### TASK BRIEF
Print the lines below exactly as they stand, from the line with "this 866×1390 image." to the line with "rusty suspension arm [0, 695, 553, 1061]", both included, and nothing else.

### DATA IN THIS EXERCISE
━━━━━━

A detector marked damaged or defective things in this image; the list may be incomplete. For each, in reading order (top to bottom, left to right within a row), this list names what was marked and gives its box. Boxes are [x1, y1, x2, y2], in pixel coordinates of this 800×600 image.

━━━━━━

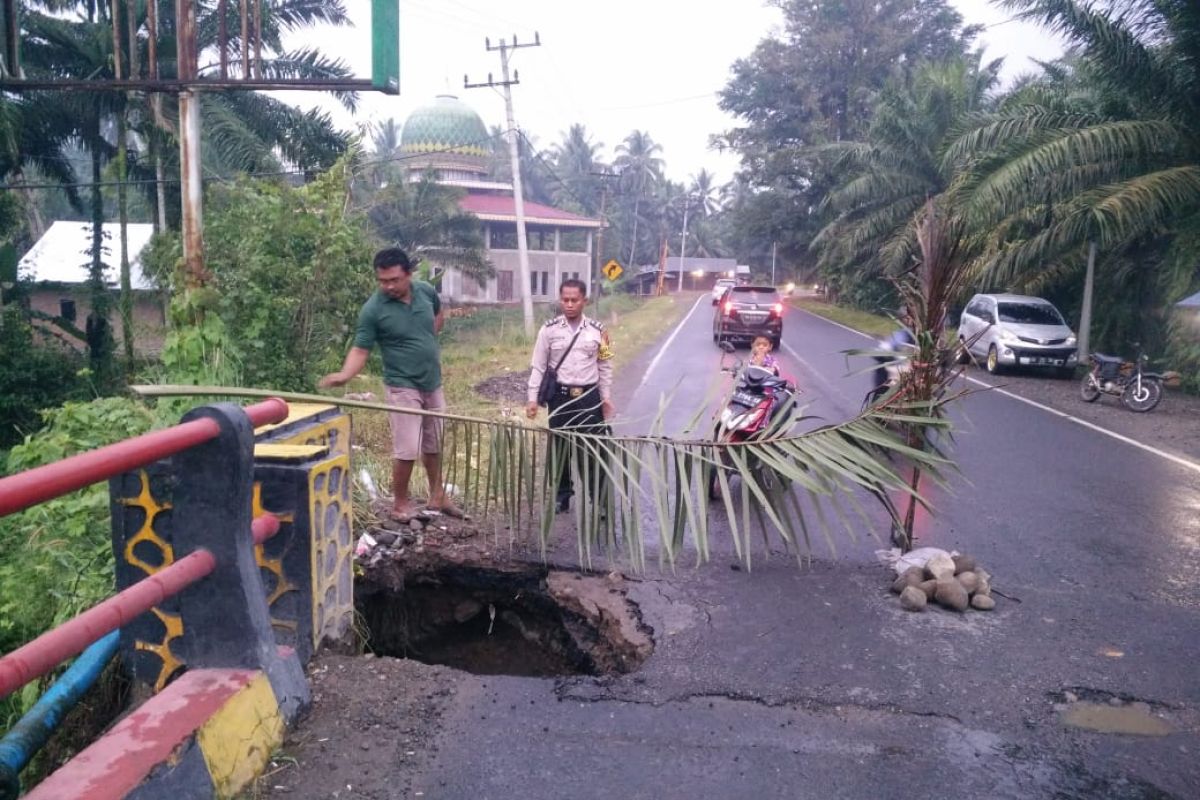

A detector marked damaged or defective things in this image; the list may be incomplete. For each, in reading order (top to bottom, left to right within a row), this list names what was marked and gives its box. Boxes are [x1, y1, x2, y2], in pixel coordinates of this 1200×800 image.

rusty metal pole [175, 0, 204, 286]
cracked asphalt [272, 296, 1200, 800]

━━━━━━

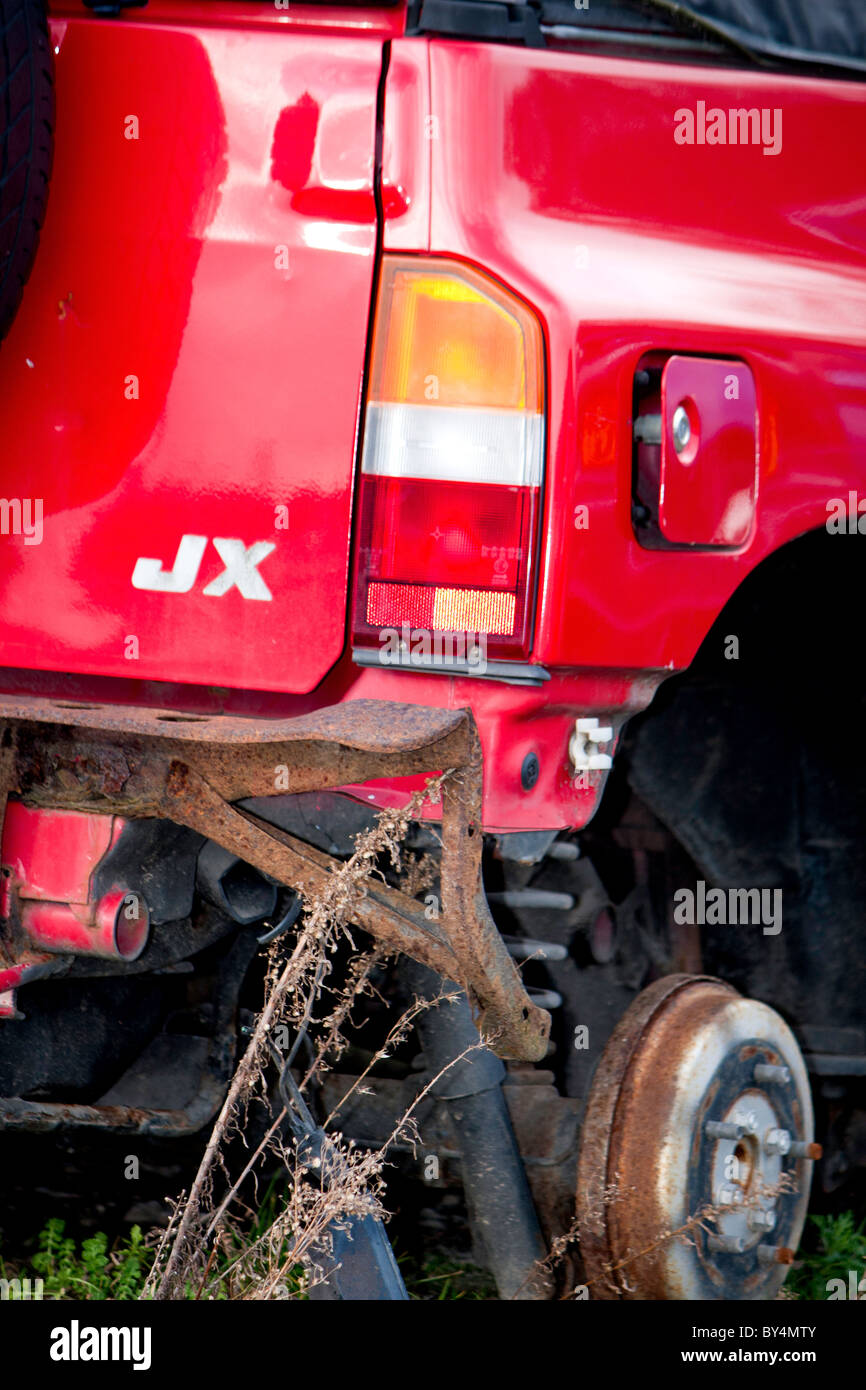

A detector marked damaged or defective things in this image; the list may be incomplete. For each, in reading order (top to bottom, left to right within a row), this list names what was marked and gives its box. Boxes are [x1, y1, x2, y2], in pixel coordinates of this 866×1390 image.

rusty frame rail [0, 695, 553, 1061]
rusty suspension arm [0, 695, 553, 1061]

━━━━━━

### THE SOLUTION
A detector marked damaged or defective things in this image; the list may be incomplete. For each, in reading order (top to bottom, left to right within a row), this list names what was marked and gives its box. Boxes are [x1, y1, x2, y2], in pixel coordinates of this 866×1390 image.

rusty frame rail [0, 695, 553, 1061]
rusty suspension arm [0, 695, 553, 1061]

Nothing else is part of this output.